ENUNCIADO: Escreva a continuação do texto sobre as contas de apoiantes do Estado Islâmico no Twitter, começando logo após a última frase apresentada.

TEXTO EM ANÁLISE:

■ ■ ■ ■

O Twitter tinha pelo menos 46 mil contas de apoiantes do autoproclamado Estado Islâmico no final do ano passado, anunciou a Brookings Institution, salientando que nem todas estava ativas ao mesmo tempo.

«De setembro a dezembro de 2014, os autores estimam que pelo menos 46 mil contas do Twitter foram usadas por apoiantes do Estado Islâmico, embora nem todas tenham estado ativas simultaneamente», lê-se no relatório, citado pela AFP.

O relatório, apoiado pela Google Ideas e divulgado pelo think tank norte-americano, é assinado por JM Berger e Jonathon Morgan, que salientam que, apesar de muitas contas terem sido desativadas pelos gestores da conhecida rede social, os números são ainda bastante altos, e cobrem apenas uma pequena parte da rede do EI.

«As anteriores análises feitas ao Twitter do EI ficaram-se por segmentos limitados da rede total», escreveram os autores, que, através da localização da emissão das mensagens, concluem que o maior número de seguidores do EI que usam o Twitter está na Arábia Saudita, seguido da Síria, Iraque e Estados Unidos.

■ ■ ■ ■

DADOS FORNECIDOS:
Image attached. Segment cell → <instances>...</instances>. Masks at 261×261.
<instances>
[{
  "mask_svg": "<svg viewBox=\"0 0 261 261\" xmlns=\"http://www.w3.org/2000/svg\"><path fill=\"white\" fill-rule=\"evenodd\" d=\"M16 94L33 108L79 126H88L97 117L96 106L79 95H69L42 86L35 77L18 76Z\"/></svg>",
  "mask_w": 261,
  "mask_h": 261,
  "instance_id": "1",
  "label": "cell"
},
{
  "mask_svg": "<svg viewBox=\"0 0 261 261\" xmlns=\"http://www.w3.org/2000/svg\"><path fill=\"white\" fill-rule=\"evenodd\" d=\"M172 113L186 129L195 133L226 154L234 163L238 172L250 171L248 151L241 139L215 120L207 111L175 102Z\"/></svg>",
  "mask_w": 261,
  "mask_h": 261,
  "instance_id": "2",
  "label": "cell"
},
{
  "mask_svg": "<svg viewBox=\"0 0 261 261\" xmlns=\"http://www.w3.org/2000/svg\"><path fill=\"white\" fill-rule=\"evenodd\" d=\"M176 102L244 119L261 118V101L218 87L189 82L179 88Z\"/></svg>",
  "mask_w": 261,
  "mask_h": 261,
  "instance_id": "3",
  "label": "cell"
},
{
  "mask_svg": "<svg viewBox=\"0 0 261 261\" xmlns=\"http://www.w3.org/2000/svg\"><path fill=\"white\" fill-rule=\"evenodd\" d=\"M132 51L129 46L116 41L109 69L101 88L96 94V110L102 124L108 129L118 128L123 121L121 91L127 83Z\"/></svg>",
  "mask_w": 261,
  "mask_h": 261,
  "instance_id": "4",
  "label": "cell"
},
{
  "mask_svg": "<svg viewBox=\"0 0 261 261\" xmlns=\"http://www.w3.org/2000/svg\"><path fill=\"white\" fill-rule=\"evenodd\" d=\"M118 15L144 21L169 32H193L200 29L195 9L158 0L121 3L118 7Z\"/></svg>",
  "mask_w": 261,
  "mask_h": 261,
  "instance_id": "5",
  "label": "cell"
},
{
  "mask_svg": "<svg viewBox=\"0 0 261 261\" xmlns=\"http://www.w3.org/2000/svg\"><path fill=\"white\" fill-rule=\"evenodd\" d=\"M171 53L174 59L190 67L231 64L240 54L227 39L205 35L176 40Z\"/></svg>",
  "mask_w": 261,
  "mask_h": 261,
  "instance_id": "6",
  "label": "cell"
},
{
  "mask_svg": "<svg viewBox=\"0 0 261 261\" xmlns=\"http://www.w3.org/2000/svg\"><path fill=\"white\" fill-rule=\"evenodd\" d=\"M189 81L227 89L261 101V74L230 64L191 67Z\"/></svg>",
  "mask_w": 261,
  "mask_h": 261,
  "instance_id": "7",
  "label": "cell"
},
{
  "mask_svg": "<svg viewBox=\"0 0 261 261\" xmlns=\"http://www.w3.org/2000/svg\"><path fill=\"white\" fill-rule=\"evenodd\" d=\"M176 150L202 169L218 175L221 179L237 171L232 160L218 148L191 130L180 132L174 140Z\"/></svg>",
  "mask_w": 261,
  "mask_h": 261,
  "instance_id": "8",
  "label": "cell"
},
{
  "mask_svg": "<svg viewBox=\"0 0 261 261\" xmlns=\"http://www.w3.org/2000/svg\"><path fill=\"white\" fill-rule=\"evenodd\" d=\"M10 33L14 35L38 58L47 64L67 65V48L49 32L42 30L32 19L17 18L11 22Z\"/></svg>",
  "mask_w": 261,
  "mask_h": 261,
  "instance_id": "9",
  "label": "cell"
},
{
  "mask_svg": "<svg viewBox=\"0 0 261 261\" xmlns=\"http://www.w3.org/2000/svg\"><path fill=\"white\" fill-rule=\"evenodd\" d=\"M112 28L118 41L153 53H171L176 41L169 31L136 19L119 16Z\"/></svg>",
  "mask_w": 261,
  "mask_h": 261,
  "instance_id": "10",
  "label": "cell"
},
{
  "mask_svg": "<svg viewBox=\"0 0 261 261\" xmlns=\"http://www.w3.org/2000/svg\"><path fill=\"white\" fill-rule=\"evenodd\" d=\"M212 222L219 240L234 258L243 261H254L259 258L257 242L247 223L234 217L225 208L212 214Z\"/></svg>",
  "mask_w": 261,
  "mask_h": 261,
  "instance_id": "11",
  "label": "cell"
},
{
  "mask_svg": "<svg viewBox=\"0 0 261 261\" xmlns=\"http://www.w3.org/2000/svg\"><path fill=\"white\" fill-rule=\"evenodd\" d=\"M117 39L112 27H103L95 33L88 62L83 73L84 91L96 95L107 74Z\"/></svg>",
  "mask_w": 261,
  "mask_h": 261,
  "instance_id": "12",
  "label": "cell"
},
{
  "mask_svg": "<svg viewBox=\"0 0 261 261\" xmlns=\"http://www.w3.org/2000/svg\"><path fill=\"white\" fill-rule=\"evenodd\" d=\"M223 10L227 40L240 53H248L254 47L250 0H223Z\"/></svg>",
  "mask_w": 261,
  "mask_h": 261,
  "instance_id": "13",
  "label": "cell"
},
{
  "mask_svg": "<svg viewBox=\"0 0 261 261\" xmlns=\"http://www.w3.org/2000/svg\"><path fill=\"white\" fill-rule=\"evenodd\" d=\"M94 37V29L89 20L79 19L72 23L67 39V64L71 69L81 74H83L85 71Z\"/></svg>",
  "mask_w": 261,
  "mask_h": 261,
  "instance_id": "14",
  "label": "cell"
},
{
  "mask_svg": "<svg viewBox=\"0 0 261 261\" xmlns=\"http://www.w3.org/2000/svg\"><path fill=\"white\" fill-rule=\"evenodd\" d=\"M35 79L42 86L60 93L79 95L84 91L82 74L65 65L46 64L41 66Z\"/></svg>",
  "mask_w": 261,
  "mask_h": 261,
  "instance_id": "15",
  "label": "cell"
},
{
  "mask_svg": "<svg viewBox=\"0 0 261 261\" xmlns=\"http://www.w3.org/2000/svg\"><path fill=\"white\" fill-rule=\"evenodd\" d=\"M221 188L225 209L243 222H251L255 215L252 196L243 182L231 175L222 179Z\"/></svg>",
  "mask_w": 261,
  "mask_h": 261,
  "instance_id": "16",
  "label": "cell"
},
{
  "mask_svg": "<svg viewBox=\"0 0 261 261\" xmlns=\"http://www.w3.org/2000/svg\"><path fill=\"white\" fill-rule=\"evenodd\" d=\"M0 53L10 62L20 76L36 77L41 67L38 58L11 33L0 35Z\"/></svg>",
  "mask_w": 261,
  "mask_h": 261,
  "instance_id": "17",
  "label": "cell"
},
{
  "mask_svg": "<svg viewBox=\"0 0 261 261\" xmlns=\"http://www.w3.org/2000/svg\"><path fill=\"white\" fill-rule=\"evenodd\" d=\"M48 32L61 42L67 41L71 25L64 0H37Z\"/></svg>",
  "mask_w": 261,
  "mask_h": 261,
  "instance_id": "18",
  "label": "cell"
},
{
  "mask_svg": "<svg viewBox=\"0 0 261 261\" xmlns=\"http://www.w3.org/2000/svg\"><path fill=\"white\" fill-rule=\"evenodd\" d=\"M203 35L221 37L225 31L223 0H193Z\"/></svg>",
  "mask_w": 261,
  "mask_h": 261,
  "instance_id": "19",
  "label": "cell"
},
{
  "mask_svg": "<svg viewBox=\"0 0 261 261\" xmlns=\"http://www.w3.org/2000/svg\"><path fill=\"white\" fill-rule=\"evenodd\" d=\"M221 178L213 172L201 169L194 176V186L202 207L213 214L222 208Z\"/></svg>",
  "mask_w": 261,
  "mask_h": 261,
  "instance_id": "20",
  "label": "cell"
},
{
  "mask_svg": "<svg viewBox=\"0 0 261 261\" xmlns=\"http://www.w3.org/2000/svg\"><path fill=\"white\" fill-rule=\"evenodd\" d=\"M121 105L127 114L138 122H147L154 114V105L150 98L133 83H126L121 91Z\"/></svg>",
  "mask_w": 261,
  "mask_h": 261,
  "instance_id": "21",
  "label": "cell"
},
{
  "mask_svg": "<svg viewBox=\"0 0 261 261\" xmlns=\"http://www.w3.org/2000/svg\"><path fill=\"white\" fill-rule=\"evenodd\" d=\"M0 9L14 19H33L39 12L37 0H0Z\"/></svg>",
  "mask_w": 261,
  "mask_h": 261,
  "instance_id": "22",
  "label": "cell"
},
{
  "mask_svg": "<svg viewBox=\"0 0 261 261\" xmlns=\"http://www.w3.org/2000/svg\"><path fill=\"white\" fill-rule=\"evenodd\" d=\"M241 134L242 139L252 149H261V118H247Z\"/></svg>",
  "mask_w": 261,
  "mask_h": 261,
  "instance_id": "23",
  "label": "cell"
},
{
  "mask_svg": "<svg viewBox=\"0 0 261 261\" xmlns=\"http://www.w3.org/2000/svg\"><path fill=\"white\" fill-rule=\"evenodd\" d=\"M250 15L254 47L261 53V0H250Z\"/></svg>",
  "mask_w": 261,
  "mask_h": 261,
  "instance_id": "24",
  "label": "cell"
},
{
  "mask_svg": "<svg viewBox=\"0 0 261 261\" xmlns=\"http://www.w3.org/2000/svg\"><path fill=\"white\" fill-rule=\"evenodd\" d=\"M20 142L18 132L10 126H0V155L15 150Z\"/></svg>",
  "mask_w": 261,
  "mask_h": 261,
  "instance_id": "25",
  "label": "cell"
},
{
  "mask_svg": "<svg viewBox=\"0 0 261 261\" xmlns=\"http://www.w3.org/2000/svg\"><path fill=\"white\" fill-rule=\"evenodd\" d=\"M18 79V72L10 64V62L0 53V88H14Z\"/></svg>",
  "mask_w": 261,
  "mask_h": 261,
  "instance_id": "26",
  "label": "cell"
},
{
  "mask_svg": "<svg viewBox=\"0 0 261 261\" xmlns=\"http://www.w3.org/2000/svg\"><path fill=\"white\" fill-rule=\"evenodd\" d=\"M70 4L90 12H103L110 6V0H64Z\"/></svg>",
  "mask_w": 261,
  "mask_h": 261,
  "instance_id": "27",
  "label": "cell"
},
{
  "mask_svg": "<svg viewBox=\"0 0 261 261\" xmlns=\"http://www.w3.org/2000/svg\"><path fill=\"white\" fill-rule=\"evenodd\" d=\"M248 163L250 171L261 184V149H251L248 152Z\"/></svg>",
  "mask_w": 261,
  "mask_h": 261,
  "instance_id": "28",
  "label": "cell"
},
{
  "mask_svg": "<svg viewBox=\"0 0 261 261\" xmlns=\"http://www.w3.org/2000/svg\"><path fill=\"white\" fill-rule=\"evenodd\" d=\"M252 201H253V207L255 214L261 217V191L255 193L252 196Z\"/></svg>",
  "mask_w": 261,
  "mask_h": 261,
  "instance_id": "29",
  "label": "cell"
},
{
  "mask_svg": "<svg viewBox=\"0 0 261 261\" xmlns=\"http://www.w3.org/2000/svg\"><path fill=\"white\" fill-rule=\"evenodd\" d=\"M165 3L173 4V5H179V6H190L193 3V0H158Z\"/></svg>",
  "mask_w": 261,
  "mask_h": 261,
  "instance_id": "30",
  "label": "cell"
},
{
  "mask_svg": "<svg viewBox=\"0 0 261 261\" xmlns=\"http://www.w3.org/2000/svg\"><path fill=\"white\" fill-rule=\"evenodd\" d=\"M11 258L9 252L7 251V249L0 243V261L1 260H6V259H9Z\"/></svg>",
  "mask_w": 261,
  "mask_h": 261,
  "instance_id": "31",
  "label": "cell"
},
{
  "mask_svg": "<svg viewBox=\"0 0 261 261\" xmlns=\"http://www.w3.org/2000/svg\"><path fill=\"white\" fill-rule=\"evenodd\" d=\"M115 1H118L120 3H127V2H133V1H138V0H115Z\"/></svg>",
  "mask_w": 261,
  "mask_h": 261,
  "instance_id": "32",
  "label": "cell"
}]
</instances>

■ ■ ■ ■

RESPOSTA:
Quase um em cada cinco dos apoiantes enviou mensagens em inglês, com três quartos a escreverem em árabe.

O cancelamento de contas do Twitter de apoiantes do EI já levou estes militantes a ameaçarem o fundador da rede social, Jack Dorsey, colocando num site islâmico uma imagem com a sua fotografia e uma mira de espingarda com uma mensagem em árabe:
 

«Começaste esta guerra falhada, e avisámos-te desde que o princípio que esta guerra não é tua! Mas tua não percebeste. Fechaste as nossas contas e nos rapidamente regressámos, mas quando os nossos leões solitário fecharem a tua respiração não haverá regresso».